Syrian media has focused on the Chinese firms that will be present at the fair. Beijing’s last contribution came back in 2010 with 37 participating firms, higher than the total participation scheduled for this year’s event.
The Arab-Chinese Exchange Association dedicated a full day in Beijing to promote the fair in early August, sending out invitations and flyers to over 1,000 companies that might be interested in the reconstruction process.
Syrian officials have often repeated that they will give Chinese and Russian firms a “high priority” in the reconstruction process, due to their unwavering support, both militarily and at the UN Security Council, since 2012. The promotional day in Beijing was billed as the “First Project Matchmaking Fair for Syria’s Reconstruction” and was attended by China’s Asia Infrastructure Bank (AIIB).
“China is intending to invest US$2 billion in the creation of an industrial park in Syria that will initially bring together 150 Chinese companies,” said Qin Yong, the deputy chairman of the China-Arab Exchange Association. Before the Syria war started in 2011, China had invested billions in Syria’s oil and gas industry and hopes to get the lion’s share of energy-related reconstruction once the guns go silent.
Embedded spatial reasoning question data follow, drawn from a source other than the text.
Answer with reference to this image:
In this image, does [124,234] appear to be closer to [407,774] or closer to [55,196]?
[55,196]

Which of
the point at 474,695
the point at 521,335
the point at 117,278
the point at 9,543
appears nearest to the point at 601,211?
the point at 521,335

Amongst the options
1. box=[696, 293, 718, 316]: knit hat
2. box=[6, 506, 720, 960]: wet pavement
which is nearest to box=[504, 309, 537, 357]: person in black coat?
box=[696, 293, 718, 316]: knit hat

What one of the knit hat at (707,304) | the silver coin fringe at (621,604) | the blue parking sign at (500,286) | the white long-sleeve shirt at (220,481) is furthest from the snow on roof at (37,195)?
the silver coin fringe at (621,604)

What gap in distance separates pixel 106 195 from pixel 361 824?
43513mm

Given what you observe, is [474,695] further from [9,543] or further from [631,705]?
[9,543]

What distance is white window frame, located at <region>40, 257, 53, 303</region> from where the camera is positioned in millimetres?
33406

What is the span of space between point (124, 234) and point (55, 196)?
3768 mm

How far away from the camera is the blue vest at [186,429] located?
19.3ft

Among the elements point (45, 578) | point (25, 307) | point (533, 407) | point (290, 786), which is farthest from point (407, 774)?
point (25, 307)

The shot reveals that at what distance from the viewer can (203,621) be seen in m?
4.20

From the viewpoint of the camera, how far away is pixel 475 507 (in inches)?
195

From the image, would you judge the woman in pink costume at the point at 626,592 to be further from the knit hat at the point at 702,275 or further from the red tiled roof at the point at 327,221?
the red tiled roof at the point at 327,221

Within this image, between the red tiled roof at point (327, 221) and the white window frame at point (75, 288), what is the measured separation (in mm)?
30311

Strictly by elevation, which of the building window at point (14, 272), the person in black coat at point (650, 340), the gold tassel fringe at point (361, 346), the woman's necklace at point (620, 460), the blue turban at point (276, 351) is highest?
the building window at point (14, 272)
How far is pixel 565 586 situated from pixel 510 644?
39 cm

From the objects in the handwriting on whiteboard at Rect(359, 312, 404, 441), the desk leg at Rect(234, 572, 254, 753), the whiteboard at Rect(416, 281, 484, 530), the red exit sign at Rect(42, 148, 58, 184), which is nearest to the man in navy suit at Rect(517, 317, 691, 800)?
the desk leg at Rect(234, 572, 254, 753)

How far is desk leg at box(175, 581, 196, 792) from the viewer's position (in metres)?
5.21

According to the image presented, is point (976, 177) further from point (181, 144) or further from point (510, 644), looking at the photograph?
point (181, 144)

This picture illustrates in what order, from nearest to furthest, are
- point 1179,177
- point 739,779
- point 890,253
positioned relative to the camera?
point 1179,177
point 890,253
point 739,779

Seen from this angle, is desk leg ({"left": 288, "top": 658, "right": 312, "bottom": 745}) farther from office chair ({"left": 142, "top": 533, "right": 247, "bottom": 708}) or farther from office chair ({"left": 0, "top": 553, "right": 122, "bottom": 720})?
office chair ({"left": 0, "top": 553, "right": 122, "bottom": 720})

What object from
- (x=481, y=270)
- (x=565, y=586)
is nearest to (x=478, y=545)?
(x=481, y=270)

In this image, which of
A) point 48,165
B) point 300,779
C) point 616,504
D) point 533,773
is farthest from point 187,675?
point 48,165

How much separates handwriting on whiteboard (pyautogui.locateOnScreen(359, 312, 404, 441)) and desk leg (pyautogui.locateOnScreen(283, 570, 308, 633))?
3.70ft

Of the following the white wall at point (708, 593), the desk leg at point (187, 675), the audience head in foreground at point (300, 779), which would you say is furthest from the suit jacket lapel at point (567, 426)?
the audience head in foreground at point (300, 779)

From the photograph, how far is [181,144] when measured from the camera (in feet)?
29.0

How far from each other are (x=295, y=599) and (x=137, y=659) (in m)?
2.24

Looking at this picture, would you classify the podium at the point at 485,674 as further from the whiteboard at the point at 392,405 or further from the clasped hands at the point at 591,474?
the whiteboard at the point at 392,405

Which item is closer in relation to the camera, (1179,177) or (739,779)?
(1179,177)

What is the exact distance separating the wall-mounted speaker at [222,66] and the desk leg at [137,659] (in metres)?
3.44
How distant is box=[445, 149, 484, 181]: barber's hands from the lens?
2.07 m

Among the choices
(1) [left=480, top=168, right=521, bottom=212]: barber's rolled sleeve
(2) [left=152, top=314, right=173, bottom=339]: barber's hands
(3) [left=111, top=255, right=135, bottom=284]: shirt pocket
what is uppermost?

A top diplomat in Damascus said that China will be the “biggest player” in the reconstruction process, “once a political settlement is reached.” China’s massive foreign currency reserves, estimated at more than US$3 trillion, and plans to splurge US$1 trillion on trade-promoting infrastructure in its global One Belt One Road initiative, will help to cover the expense of post-war reconstruction in Syria and solidify Beijing’s role in the region’s affairs.